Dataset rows
++++
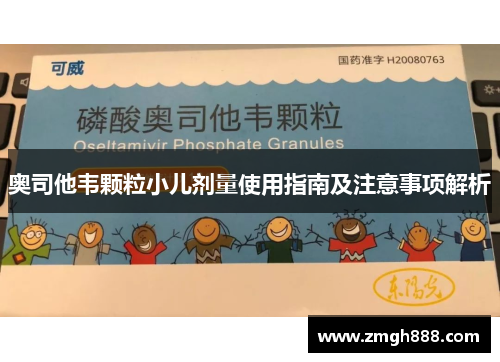 奥司他韦颗粒小儿剂量使用指南及注意事项解析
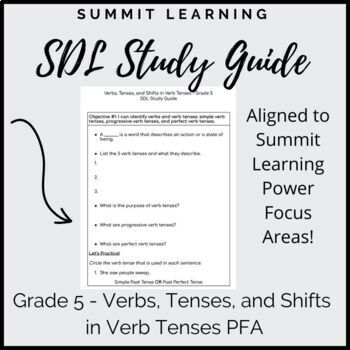 Preview of | Verbs, Tenses, and Shifts in Verb Tenses- SDL Study Guide | Summit Learning |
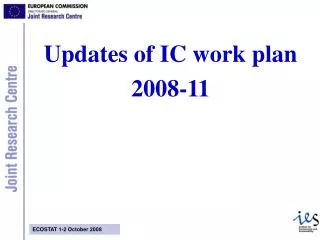 Updates of IC work plan 2008-11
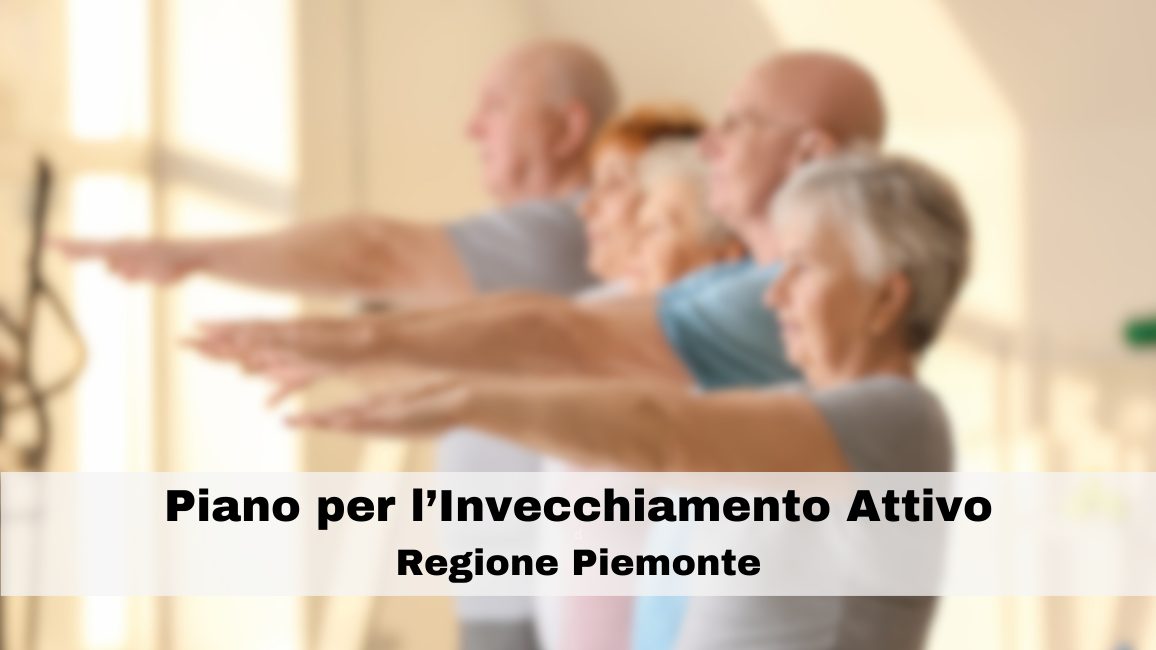 GRANDI BANDI e REGIONE PIEMONTE: piano per l’invecchiamento attivo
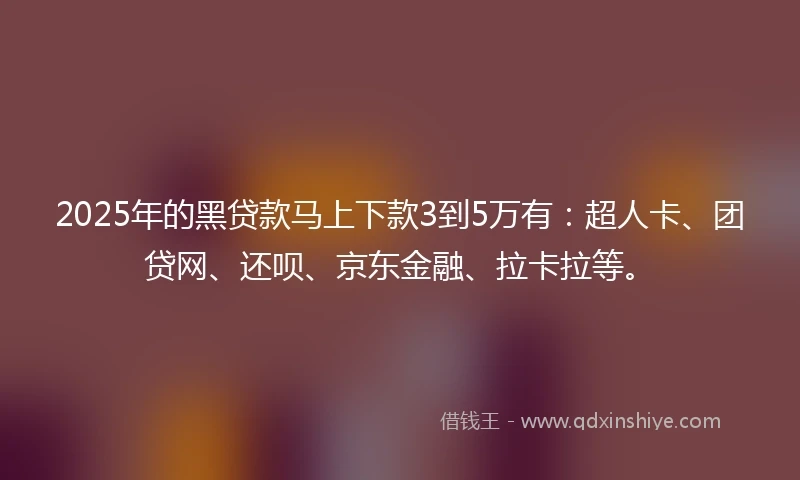 2025年的黑贷款马上下款3到5万有：超人卡、团贷网、还呗、京东金融、拉卡拉等。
++++
*THE PROBLEM*: Convert the rows above into a JSON list of strings, one string per row with any blank lines omitted, and leave the pictures out of the answer.

*EXPECTED ANSWER*:
[
  " 奥司他韦颗粒小儿剂量使用指南及注意事项解析",
  " Preview of | Verbs, Tenses, and Shifts in Verb Tenses- SDL Study Guide | Summit Learning |",
  " Updates of IC work plan 2008-11",
  " GRANDI BANDI e REGIONE PIEMONTE: piano per l’invecchiamento attivo",
  " 2025年的黑贷款马上下款3到5万有：超人卡、团贷网、还呗、京东金融、拉卡拉等。"
]